Ордена принадлежали пиджакам: Звезда и Почет синему бостоновому,
Знамя черному шевиотовому. Войну он провел, и по своей воле, на фронте, и не в интендантских частях, как естественно было бы предположить, а в разведке, прыгал с парашютом в немецкий тыл, но в основном допрашивал пленных, был ранен в левое плечо. Начал капитаном, кончил майором, дошел до Вены. И Звезду, а к ней еще пару боевых орденов и сколько полагается медалей получил по делу, всё честь честью, но та, что он носил на синем лацкане, была купленная – как и те, что на черном, как и удостоверения к ним. Потому что сразу после окончания войны его всех наград лишили, и это был сказочный жребий, лучший из тех, какие могли ему выпасть в результате того, что он сотворил.
Когда через месяц он вышел из поезда, привезшего в Ленинград очередную толпу демобилизованных – обвешанных мешками, волокущих чемоданы и дорожные сундучки, набитые женскими ночными рубашками и траурными платьями, ручными и стенными часами, бархатными гардинами, дверными ручками, автомобильными частями, пилочками для ногтей и рожками для надевания башмаков, пишущими машинками, штативами для фотоаппаратов, в общем, всем, кто чем поживился, у него был в правой руке элегантный маленький кожаный саквояж, а левой он держал под локоть высокую красивую, нельзя было ошибиться, что иностранку. Вышел он почему-то из мягкого и не просто офицерского, а генеральского вагона и встречавшим жене и сыну свою спутницу представил как Амалию, без подробностей и объяснений. Когда приехали домой, понемногу выяснилось, что
Амалия – полька, польская актриса, он встретил ее в Варшаве, в середине мая неизвестно каким способом добился у не больше не меньше как командира дивизии разрешения поехать за ней, привез в
Вену, где и обвенчался в костеле, уверив ксендза или кого-то, кто выдавал себя за ксендза, что да-да, он именно католик.

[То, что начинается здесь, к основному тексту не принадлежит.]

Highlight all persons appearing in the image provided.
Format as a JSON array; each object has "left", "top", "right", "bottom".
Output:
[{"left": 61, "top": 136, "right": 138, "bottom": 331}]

Конечно, брак был никакой не брак, это все в армии понимали, но и не обычная связь, которую, строго запрещаемую, тоже, кстати, не полагалось афишировать. Прямой путь вел под военный суд, под трибунал, хотя, в рифму говоря, криминал был не как стеклышко чистый: изменник родины настаивал на – и ни на мгновение не отказывался от – любви, не отрицал, а, наоборот, всем совал в нос венчание, его мистическую неотменимость как таинства и мирскую серьезность как церковного акта, а главное, та, с кем он родине изменил, была из стана не врага, а скорее союзников, жертва нацизма, спасенная освободителем – майором разведки.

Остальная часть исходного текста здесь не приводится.